At this point Daniel was instructed to consider routes of challenge to this decision. An appeal by way of case stated was pursued on the basis that the magistrates had wrongly failed to start from a presumption that there would be no order as to costs, and had wrongly departed from that starting point, having made no funding that would justify doing so.

On 12 March 2026 Mrs Justice O'Farrell DBE allowed the appeal, holding that: 

  • The appropriate starting point where Sexual Risk Order applications are refused is that no order as to costs should be made. 
  • The magistrates had failed to take that presumption as their starting point, and had failed to make any findings that would justify departing from that starting point. 
  • The magistrates had failed to take any account of the likely chilling effect of making a costs order in these circumstances. 

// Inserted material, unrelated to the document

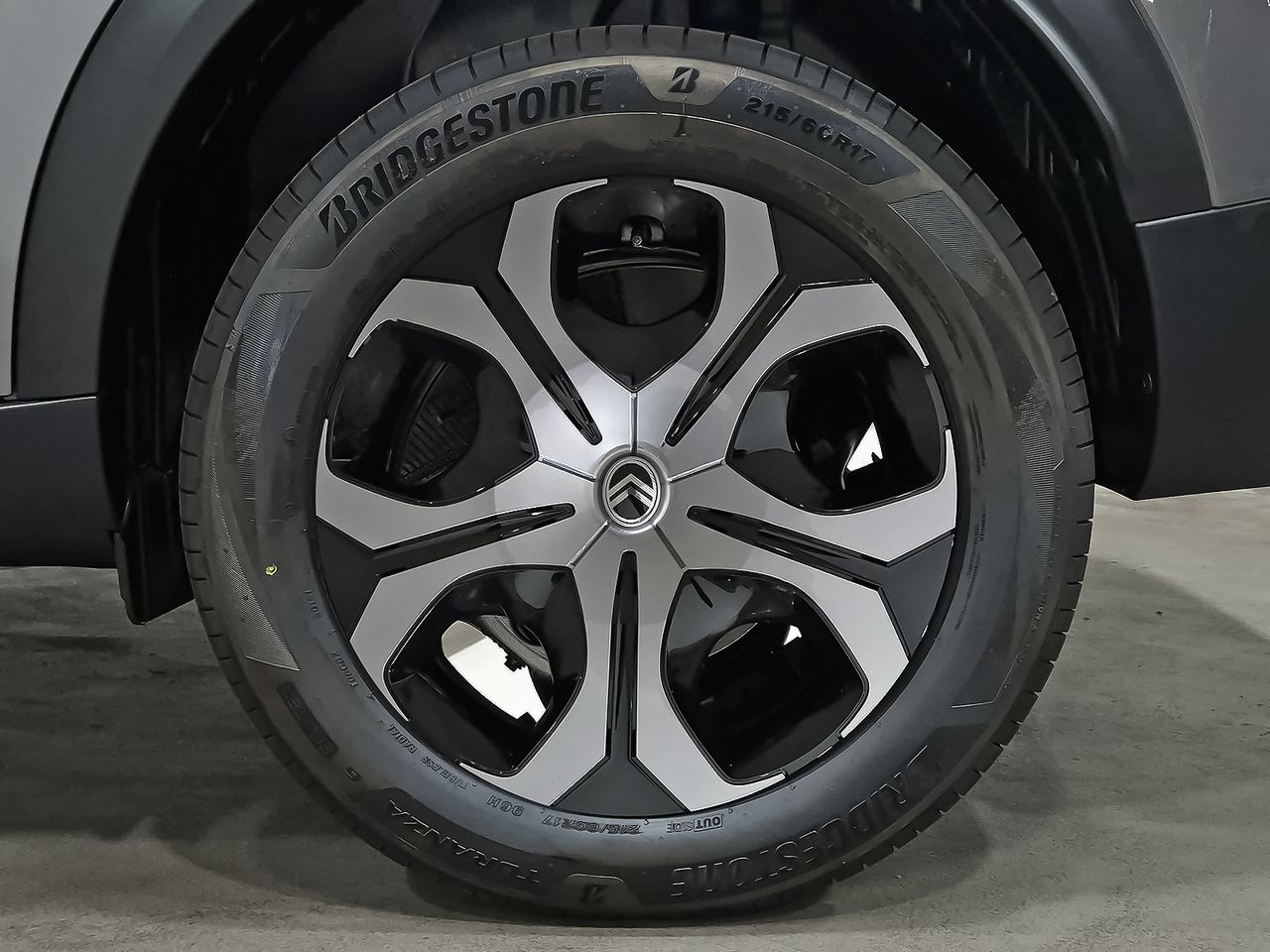 Citroën ë-C3 Aircross Eléctrico 113cv PLUS - foto 11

Accordingly the costs order was quashed. 

Daniel observes:

“This case highlights the need for police law practitioners to bring the, now substantial, case law on costs to the attention of magistrates courts when an application is dismissed, and to be robust in setting out:

  • that the starting point is no order as to costs; and
  • that the starting point is not to be departed from without sufficiently good reason.

The statement of the law in Malik in particular is clear, and forces should be reassured that when a magistrates court gets it wrong, an effective challenge can be mounted, as it was in this case.”